L’Etat est la dernière organisation à veiller scrupuleusement au respect du Droit. À cet égard, il est plus que paradoxal que la majorité des individus placent encore un signe d’égalité entre pouvoirs publics et sécurité. La puissance étatique — issue de la violence ! — serait le meilleur garant de la sécurité des individus, voilà une thèse qui, en dépit de sa singularité, continue de sembler évidente à beaucoup. Même un auteur se réclamant du libertarianisme (tendance minarchiste, il est vrai), Charles Murray, écrit le plus naturrellement du monde : " pour qu’une société libertarienne fonctionne, il est essentiel que les gens soient privés de l’usage de la force. " Un minarchiste commet donc la même erreur qu’un étatiste classique. Ajoutons que, à l’instar de ce qui se passe dans les États totalitaires, non seulement la propagande officielle laisse peu de place aux opinions dissidentes, mais elle tente même de réécrire le passé en laissant croire qu’en tout temps et en tout lieu, les hommes ont accepté d’être désarmés par les statocrates au nom de la paix et de la sécurité de tous.

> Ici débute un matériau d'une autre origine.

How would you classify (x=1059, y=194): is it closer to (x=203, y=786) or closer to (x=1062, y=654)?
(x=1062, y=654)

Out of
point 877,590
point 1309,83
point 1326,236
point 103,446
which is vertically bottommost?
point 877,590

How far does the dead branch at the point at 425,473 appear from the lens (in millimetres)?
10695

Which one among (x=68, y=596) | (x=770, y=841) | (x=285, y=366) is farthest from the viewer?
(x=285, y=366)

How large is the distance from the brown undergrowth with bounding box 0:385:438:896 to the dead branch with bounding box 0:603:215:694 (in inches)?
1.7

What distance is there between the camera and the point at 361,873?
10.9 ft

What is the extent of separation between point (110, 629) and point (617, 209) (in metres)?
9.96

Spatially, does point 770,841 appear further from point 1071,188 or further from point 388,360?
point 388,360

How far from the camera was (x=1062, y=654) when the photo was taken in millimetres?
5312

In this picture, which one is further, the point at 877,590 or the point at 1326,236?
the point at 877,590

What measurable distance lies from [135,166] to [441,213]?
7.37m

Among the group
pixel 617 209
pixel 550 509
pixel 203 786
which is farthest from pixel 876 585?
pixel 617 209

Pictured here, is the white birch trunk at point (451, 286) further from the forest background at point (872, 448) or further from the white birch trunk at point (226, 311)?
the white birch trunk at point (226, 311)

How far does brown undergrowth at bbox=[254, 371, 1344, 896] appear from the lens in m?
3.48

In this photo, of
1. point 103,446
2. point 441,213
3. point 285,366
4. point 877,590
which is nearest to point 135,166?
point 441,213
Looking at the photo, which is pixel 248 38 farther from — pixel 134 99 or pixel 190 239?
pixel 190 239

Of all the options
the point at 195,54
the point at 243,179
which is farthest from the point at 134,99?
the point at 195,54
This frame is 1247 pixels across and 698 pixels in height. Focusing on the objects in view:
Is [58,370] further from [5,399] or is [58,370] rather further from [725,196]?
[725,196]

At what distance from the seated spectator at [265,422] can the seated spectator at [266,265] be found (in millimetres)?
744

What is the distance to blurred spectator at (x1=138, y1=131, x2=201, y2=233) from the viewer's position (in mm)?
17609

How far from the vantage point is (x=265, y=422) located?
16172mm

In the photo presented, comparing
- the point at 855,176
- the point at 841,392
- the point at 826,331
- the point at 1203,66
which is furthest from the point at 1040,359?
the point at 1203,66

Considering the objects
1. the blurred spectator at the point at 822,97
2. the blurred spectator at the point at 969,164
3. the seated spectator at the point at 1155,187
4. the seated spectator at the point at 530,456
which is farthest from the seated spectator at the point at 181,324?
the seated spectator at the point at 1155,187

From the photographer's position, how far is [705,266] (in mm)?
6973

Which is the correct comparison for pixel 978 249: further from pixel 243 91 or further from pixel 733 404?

Parmi ces poncifs, il faut citer l’erreur récurrente qui consiste à voir dans l’Ouest américain du XIXe siècle une époque de sauvagerie bestiale, provoquée par l’éloignement de l’autorité centrale, la propriété privée des armes à feu et la concurrence policière. Il y a quelque vingt-cinq ans, deux auteurs ont estimé judicieux de rappeler quelques vérités occultées par les historiens, sans oublier les scénaristes de cinéma . Dans cinq des villes " sauvages " les plus importantes, pour la période 1870-85, on dénombre à peine 45 morts violentes ! Ainsi, les habitants d’Abilene n’ont pas eu à déplorer un seul meurtre en 1869-70 ! L’explication est que personne n’avait ôté aux individus le droit de se protéger contre d’éventuels agresseurs. C’est autrement dissuasif que de planter un shérif derrière chaque bandit potentiel (par définition, difficilement identifiable). Des pionniers se sont de la sorte réunis en associations chargées de protéger leurs droits de propriété, en recourant à des arbitrages privés. Des malfrats célèbres ont ainsi pu être mis hors d’état de nuire grâce à la libre possession d’armes : Jesse James n’a pas été arrêté par les fédéraux, ni par des shérifs, mais par de simples citoyens défendant la banque qu’il était en train de dévaliser.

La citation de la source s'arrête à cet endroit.